__Exercise input__
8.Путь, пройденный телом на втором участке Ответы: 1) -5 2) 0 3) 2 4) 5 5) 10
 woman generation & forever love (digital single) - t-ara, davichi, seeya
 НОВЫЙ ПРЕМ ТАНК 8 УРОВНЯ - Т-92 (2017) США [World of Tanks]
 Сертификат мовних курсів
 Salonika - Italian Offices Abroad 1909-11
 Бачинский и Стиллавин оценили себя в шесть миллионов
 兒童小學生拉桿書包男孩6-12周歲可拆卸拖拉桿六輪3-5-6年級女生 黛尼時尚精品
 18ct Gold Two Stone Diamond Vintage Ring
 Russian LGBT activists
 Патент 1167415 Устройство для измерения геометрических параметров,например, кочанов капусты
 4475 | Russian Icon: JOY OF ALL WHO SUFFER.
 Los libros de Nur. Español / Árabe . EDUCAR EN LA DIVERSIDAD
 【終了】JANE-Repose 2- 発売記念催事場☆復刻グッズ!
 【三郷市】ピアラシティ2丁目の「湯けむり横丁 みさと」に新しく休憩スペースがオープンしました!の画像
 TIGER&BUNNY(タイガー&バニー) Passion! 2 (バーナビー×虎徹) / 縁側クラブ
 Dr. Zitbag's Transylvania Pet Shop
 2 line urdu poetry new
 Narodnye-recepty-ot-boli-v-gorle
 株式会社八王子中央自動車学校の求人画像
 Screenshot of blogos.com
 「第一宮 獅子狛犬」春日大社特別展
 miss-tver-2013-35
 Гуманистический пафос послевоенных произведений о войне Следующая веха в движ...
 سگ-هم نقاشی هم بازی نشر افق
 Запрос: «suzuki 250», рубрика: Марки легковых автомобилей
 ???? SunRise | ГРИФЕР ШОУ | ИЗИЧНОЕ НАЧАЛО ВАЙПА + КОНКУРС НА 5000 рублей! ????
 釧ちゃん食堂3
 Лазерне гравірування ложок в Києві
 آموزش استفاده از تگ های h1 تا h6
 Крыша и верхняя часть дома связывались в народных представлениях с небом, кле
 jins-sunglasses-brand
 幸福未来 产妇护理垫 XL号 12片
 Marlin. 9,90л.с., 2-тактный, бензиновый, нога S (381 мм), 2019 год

__Task to complete__
Starting with the line that contains "2 line urdu poetry new", return every line through the last one of the records, exactly as written.

__Response to the exercise__
 2 line urdu poetry new
 Narodnye-recepty-ot-boli-v-gorle
 株式会社八王子中央自動車学校の求人画像
 Screenshot of blogos.com
 「第一宮 獅子狛犬」春日大社特別展
 miss-tver-2013-35
 Гуманистический пафос послевоенных произведений о войне Следующая веха в движ...
 سگ-هم نقاشی هم بازی نشر افق
 Запрос: «suzuki 250», рубрика: Марки легковых автомобилей
 ???? SunRise | ГРИФЕР ШОУ | ИЗИЧНОЕ НАЧАЛО ВАЙПА + КОНКУРС НА 5000 рублей! ????
 釧ちゃん食堂3
 Лазерне гравірування ложок в Києві
 آموزش استفاده از تگ های h1 تا h6
 Крыша и верхняя часть дома связывались в народных представлениях с небом, кле
 jins-sunglasses-brand
 幸福未来 产妇护理垫 XL号 12片
 Marlin. 9,90л.с., 2-тактный, бензиновый, нога S (381 мм), 2019 год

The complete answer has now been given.